Annika no tenía fuerzas para replicar, así que entró en su despacho y colgó el abrigo. Cogió una taza de café y fue hacia Pelle Oscarsson, el redactor gráfico, alcanzó una silla y estudió la pantalla de su ordenador. Estaba llena de fotos del tamaño de un sello; todas pertenecían al archivo del periódico y eran de Christina Furhage.

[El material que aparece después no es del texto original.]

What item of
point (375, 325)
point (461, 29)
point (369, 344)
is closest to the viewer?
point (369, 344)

– Hemos publicado más de seiscientas fotos de esta mujer -anunció Pelle Oscarsson-. La hemos debido fotografiar una media de una vez a la semana durante los últimos ocho años. ¡Más que al rey!

Annika sonrió ligeramente, sí, quizá fuera así. Se había prestado atención a todo lo que Christina Furhage había hecho durante estos últimos años, y la mujer había disfrutado. Annika estudió la pantalla: Christina Furhage inaugurando el estadio olímpico, Christina Furhage con Lill-Babs, Christina Furhage abrazando a Samaranch, Christina Furhage enseñando su ropa de otoño en el suplemento dominical.